« Qu’une aile de bâtiment soit mal chauffée, qu’un enseignant « parle mal » aux élèves et les colle « pour un rien », que Madame Martin ne se trouve pas dans la salle prévue, que l’emploi du temps comporte trop de « trous », que des poignées de porte de toilettes soient cassées, qu’il n’y ait plus de papier hygiénique (…) sont des reproches souvent adressés à la vie scolaire… amenée à y répondre, au nom de l’institution. »

C’est là le sujet du livre, issu d’une thèse de doctorat : tout ce que Conseillers principaux d’éducation et Assistants d’éducation font, avec d’autres personnels, pour que « tournent » les collèges ; ou comment, quand tout est désarticulé et mal nommé (vie scolaire, communauté éducative), quand ladite institution scrutée par l’auteur a d’autant besoin de béquilles que le ‘défaut éducatif’ est au centre, on bricole tant que faire se peut autour de cette particularité française qu’est la ‘vie scolaire’, entendons ceux qui font le sale boulot (petites et grandes questions du quotidien, sanctions).

Mais cet ouvrage n’est pas un livre d’humeur, encore moins de mauvaise humeur. C’est une enquête très solide : cinq collèges choisis pour leur diversité (un collège privé parmi eux), un lycée public, 159 entretiens auprès des élèves et des divers personnels, profs inclus. Même si le titre, trop général, ne traduit pas clairement l’objet du travail, il reprend une des questions de l’auteur autour de la responsabilité des enseignants, l’ouvrage alternant éléments d’enquête (paroles des uns et des autres, statistiques, explications) et réflexions de fond, sur les sanctions d’abord, et sur cette dichotomie particulière au second degré entre enseignement et éducation.
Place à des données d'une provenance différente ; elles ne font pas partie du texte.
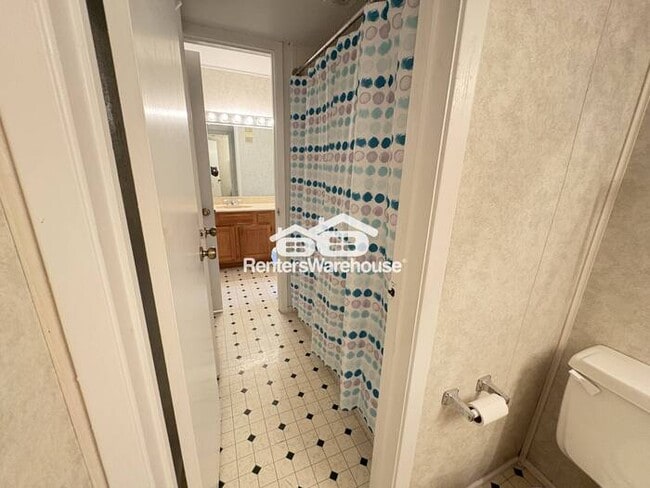 Building Photo - MOVE IN READY - DALLAS - 2BEDS 1BATH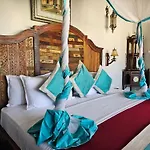 Dhow Palace Hotel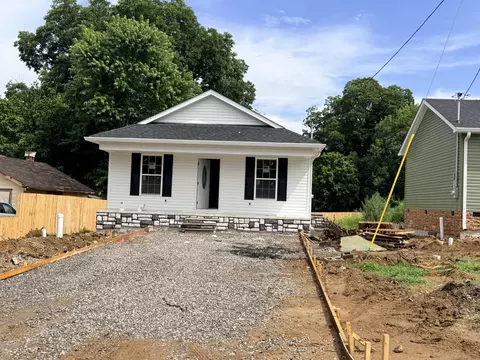 305 W Coffee St, Tullahoma, TN 37388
Le fait que l’auteur soit lui-même CPE, qu’il travaille et publie depuis près de dix ans sur ce sujet ne donne pas seulement à l’ouvrage son poids de crédibilité ; il participe à un « connais-toi toi-même » professionnel dont on aimerait bien qu’il soit entrepris avec le même sérieux, le même équilibre entre connaissances et réflexion au sein de toutes les catégories de personnel de cet étrange puzzle qu’est l’établissement du secondaire.

Alain Garcia, Le pouvoir des profs : Critique de l’éducation négative dans les collèges et lycées français, Champ social, 2019, 281 p., 23 €.